Fuji grew steadily more popular between the 1960s and '70s, becoming closely associated with Islam in the process.Fuji has been described as jùjú without guitars; ironically, Ebenezer Obey once described jùjú as mambo with guitars.Fuji was a synthesis of apala with the "ornamented, free-rhythmic" vocals of ajisari devotional musicians and was accompanied by the sakara, a tambourine-drum, and Hawaiian guitar.Among the genre's earliest stars were Haruna Ishola and Ayinla Omowura; Ishola released numerous hits from the late '50s to the early '80s, becoming one of the country's most famous performers.After a very long time — with hits such as "Orilonise," Fuji Disco/Iku Baba Obey," "Oke Agba," "Aye," and "Suuru" — he later changed the group's name to "Supreme Fuji Commanders" with a bang! Ayinde's rival was Ayinla Kollington, "Baba Alatika," known for fast tempo and dance-able brand of fuji, who also recorded hit albums like "ko bo simi lo'run mo e, in the 80s he released "ijo yoyo, Lakukulala and American megastar" to mention few of his successful albums.
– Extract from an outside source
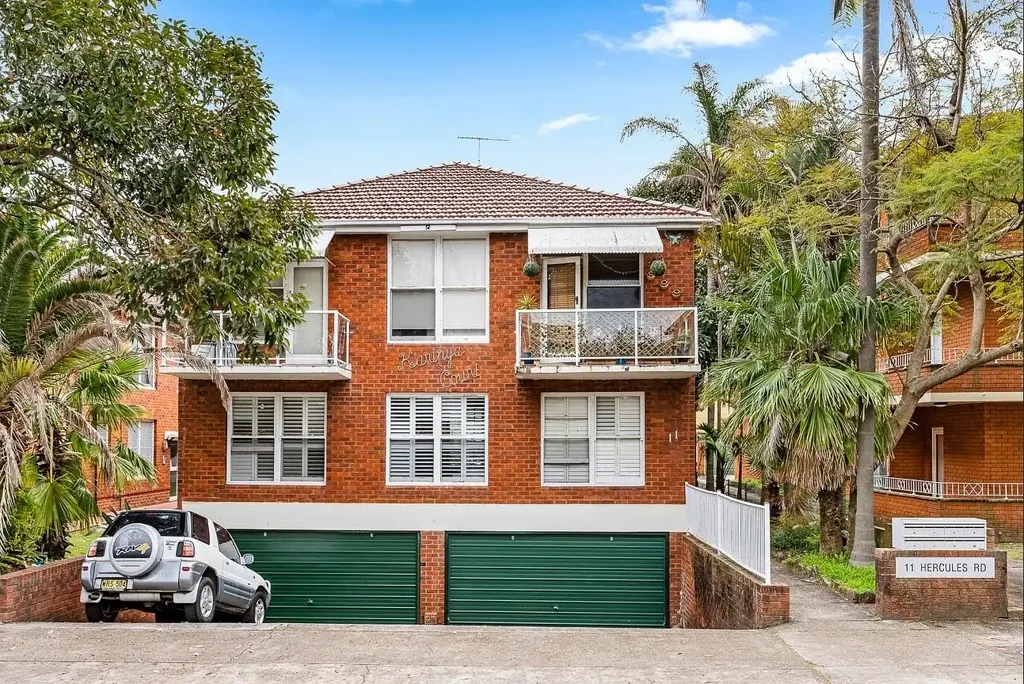 3/11 Hercules Road, Brighton-Le-Sands, NSW 2216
The first stars of fuji were the rival bandleaders Alhaji Sikiru Ayinde Barrister and Ayinla Kollington.
At the same time, apala's Haruna Ishola was becoming one of the country's biggest stars.
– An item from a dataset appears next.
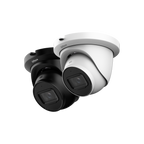 Dahua IPC-HDW2241TM-S-0208B 2MP IP Dome Güvenlik Kamerası PoE 30m Gece Görüş Dış Mekan WizSense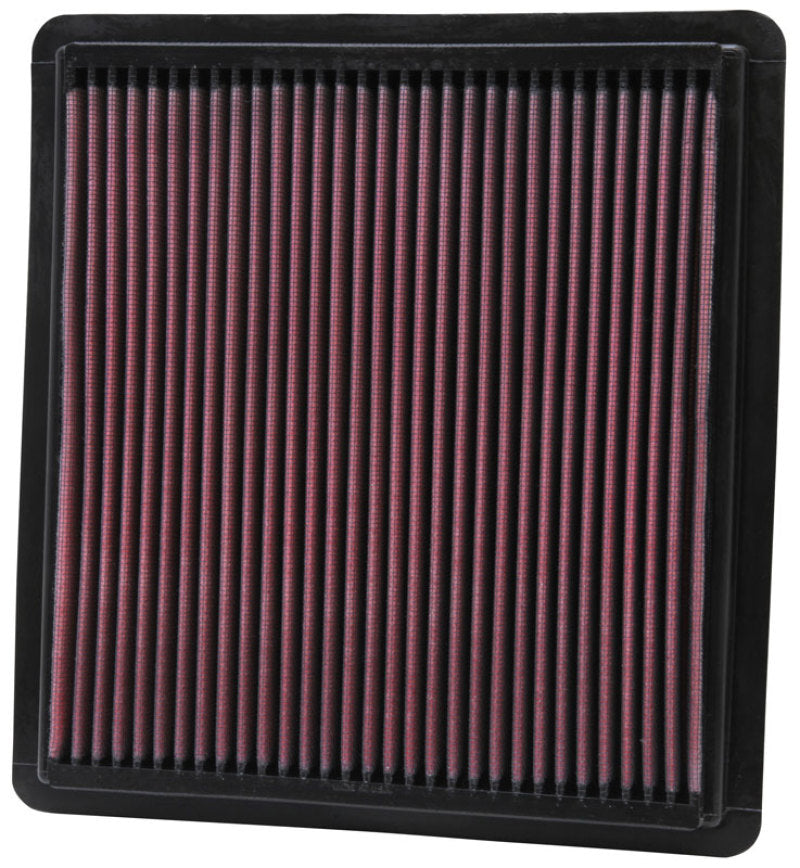 K&N 05-10 Ford Mustang 4.0L / 05-09 Mustang GT 4.6L Drop In Air Filter K&N 05-10 Ford Mustang 4.0L / 05-09 Mustang GT 4.6L Drop In Air Filter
In the early to mid 1970s, three of the biggest names in Nigerian music history were at their peak: Fela Kuti, Ebenezer Obey and King Sunny Ade, while the end of that decade saw the start of Yo-pop and Nigerian reggae.
However, a few performers kept the style alive, such as Yoruba singer and trumpeter Victor Olaiya (the only Nigerian to ever earn a platinum record), Stephen Osita Osadebe, Sonny Okosun, Victor Uwaifo, and Orlando "Dr.
Ganja" Owoh, whose distinctive toye style fused jùjú and highlife.